Eine Frauenoper

■ Prokofjews „Feuriger Engel“ in Amsterdam

Riccardo Chailly läßt den Geist des musikalischen Expressionismus, der Prokofjews L'ange de feu in die Spitzengruppe der Opern des 20. Jahrhunderts trieb, mit Umsicht und Engagement hervortreten. Der neue Chefdirigent des Concertgebouworkest leitet das Werk souverän, feurig in den ausladenden Orchesterteilen und dann wieder klar wie mit dem Schwert. Aber es ist zum Glück nur der Dirigentenstab, den er da überm Graben des Amsterdamer Muziektheaters schwingt, über einem der besten Orchester und vor einem hochrangigen Herrenensemble. Das gruppiert sich um Marylin Zschau, die als Renata auftrumpft, ausdrucksstark in allen Nuancen, traumwandlerisch sicher in der Wahrnehmung ihrer weiblichen Führungsrolle.

Sergej Prokofjews viertes Bühnenwerk, entstanden 1919 bis 1927, ist eine „Frauenoper“. Renata hat von Kindheit an Verbindung zum Überirdischen: ihr erscheint der feurige Engel Madiel. Nicht auszumachen, ob das eine Erscheinung des Himmels oder der Hölle ist. Die Geschichte spielt in einer Zeit, die ihre „Hexen“ verbrannte und in der religiös motivierter Wahnsinn die Weltpolitik bewegte. Renata wird, weil sie in der Gestalt des Herrn Heinrich ihren Madiel wiederzuerkennen glaubt, die Maitresse des (in der Oper unsichtbaren) Rheingrafen. In einer Schenke am Niederrhein trifft sie Ritter Rupprecht. Der war in die neue Welt gezogen, hatte sein Glück gemacht und gerät nun in den Bann der geheimnisvollen, besessenen Frau - zieht mit ihr den Rhein hinauf nach Köln, um vom Buchhändler Jakob Glock okkultistische Literatur zu erstehen, um dann in Bonn beim Gelehrten und Magier Agrippa von Nettesheim tiefer in die spirituelle Welt einzudringen und sich mit dem unschlagbaren Grafen Heinrich zu duellieren. Renata verrät und verläßt den Gefährten, der sich vom gleichfalls durchreisenden Dr. Faust (und dessen talentierten Gehilfen Mephisto) trösten läßt; die aufs Jenseits fixierte Frau aber tritt in ein Kloster ein. Mit ihr aber kommen der Geist des Widerspruchs und der Auflehnung gegen die Ordensregeln. Mit einem Inquisitionstribunal des Bischofs von Trier hat der „Spuk“ ein Ende. Eine knisternde Geschichte mit mancher Anspielung auf die große Literatur und Oper (Prokofjew hat das Libretto nach dem Anfang des Jahrhunderts erschienenen Roman von Walerij Brjussow gefertigt).

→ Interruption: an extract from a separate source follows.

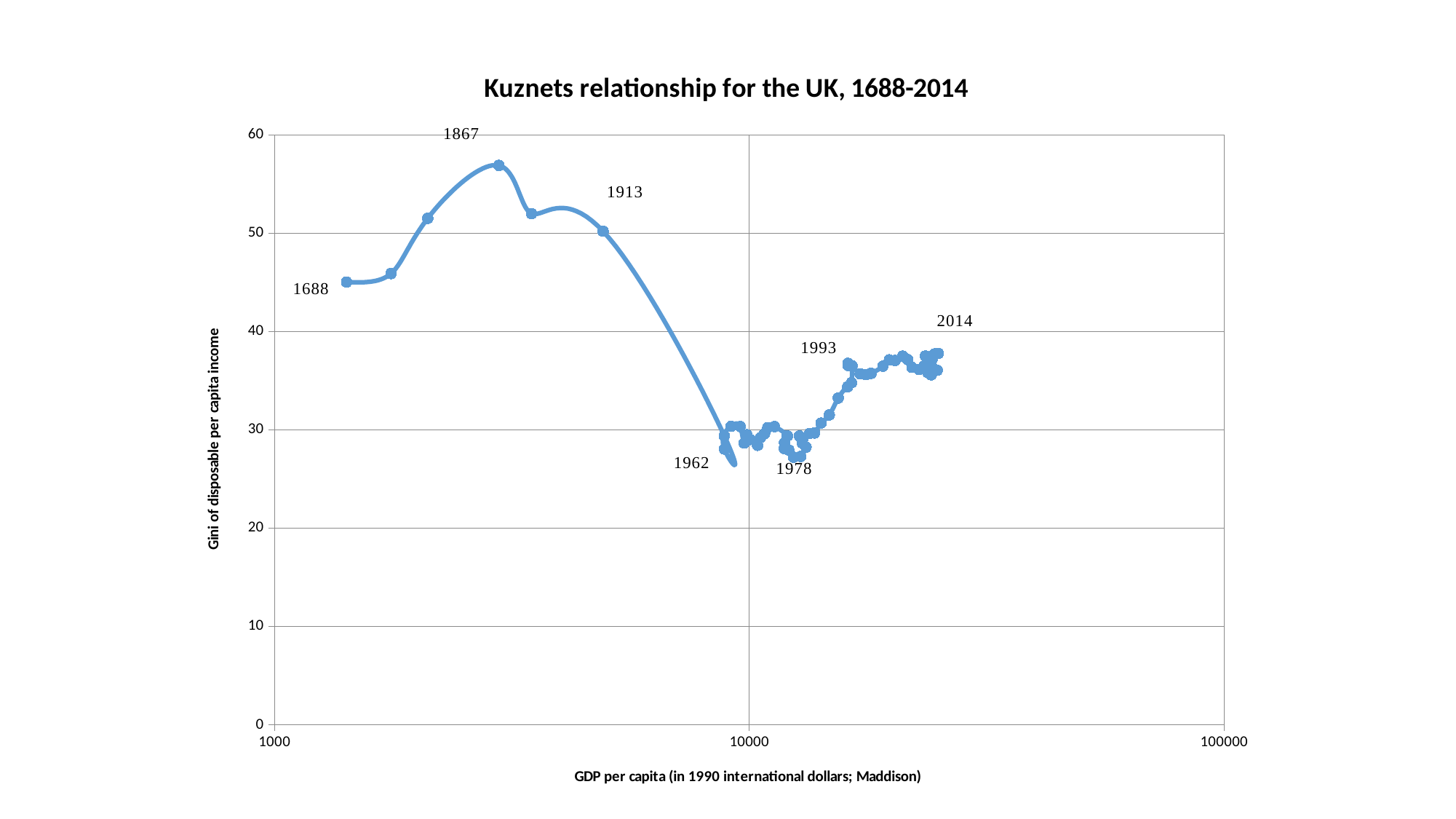
Which has the higher Gini value, 1688 or 1867? 1867 Does the Gini value rise or fall between 1867 and 1962? fall Which has the higher Gini value, 1962 or 2014? 2014 What is the title of the chart? Kuznets relationship for the UK, 1688-2014 Is the Gini value for 1962 greater or less than 30? less What kind of chart is shown on the slide? Line chart (scatter with smoothed line) Which labelled year has the highest Gini of disposable per capita income? 1867 Is the Gini value for 2014 greater or less than 40? less What is the label of the horizontal axis? GDP per capita (in 1990 international dollars; Maddison) Is the GDP per capita for 1962 greater or less than 10000? less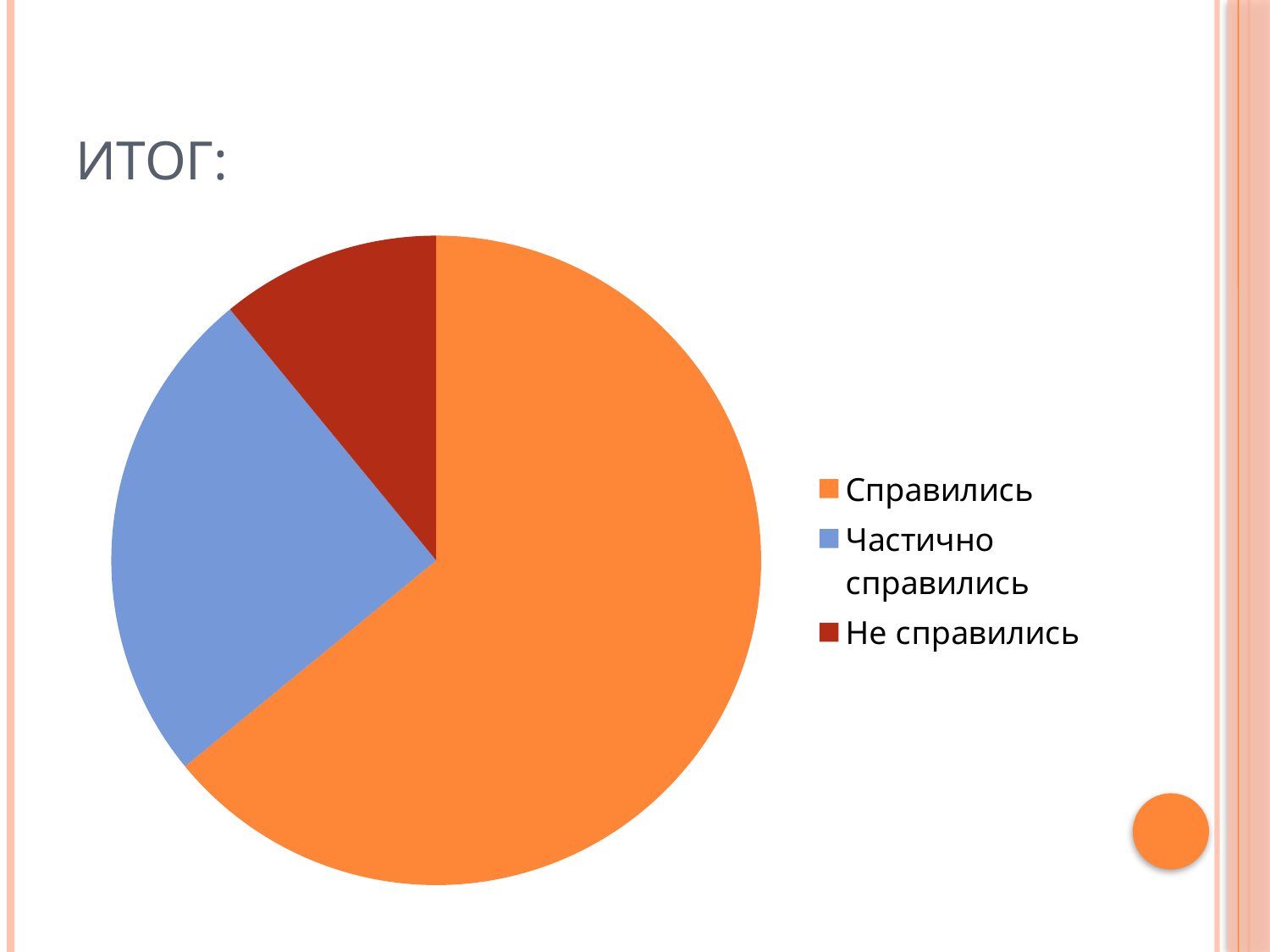
What is the title shown above the pie chart? ИТОГ: What kind of chart is shown on the slide? pie chart Which slice is larger: Справились or Частично справились? Справились Which category has the smallest slice of the pie chart? Не справились What colour is the slice for Частично справились? blue Does the Справились slice take up more or less than half of the pie? more Which category has the largest slice of the pie chart? Справились Which slice is larger: Частично справились or Не справились? Частично справились How many entries does the legend of the pie chart list? 3 How many slices does the pie chart have? 3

Robert Israel konzipierte mit seiner (bereits für die Genfer Oper entworfenen und nun nach Amsterdam übernommenen) Ausstattung eine Folge plausibler Bühnenbilder. Zunächst ein schiefwinkliges Zimmer, dann schräge römische Reste (Köln) und grotesken Säulenpomp (Bonn). In den weiteren Szenarien wird das Prinzip der verkanteten und verrückten Wände beibehalten, auf denen die Sudelzeichen der Magie, die Chiffren des schwarzen Wissens prangen. Das Spiel der Hände, die sich in den Türöffnungen zeigen oder aus Wandlöchern hervorragen, die mephistophelischen Schattenspiele und das Heraufsteigen der enthemmten Kräfte - das alles hat Andrei Serban minutiös inszeniert. für das chorgewaltige Finale hätte ich mir eine explosivere Lösung gewünscht.

Die fulminant zelebrierte Prokofjew-Musik übrigens wurde, wie sich heute zeigt, in ihrem Rang von Komponisten wie Strawinsky, Penderecki und selbst Philip Glass längst gewürdigt: beim Feurigen Engel haben sie alle kräftige Anleihen genommen.